## WHAT YOU HAVE TO DO
How many lines of the listing below contain the string "green", with case counting? Give only the number.

## RECORD EXCERPTS
========
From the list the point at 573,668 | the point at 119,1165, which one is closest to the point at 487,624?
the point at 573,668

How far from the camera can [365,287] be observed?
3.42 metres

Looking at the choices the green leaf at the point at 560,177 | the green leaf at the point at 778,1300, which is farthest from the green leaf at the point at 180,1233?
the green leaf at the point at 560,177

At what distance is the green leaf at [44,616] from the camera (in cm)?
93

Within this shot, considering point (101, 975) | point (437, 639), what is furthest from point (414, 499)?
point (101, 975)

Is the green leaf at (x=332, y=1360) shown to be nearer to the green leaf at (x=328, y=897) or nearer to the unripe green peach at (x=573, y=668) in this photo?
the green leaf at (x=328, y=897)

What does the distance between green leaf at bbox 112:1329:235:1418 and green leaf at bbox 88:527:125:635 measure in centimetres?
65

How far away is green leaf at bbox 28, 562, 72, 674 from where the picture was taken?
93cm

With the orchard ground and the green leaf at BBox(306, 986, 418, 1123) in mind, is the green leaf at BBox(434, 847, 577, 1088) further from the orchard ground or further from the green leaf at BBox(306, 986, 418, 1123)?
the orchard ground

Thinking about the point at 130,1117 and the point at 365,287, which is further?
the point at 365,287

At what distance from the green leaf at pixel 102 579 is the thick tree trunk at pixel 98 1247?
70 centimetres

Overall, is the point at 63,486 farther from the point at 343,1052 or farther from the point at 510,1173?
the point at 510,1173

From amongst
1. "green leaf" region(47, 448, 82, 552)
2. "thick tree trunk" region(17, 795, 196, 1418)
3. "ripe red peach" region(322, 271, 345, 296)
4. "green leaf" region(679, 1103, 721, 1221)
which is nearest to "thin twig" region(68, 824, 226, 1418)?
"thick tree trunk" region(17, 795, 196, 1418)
========
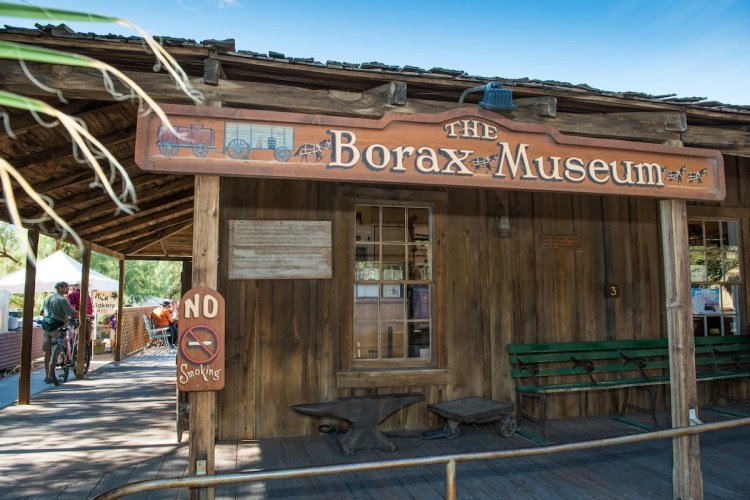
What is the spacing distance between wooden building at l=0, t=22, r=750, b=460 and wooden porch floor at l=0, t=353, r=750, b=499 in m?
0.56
========
## OUTPUT BELOW
11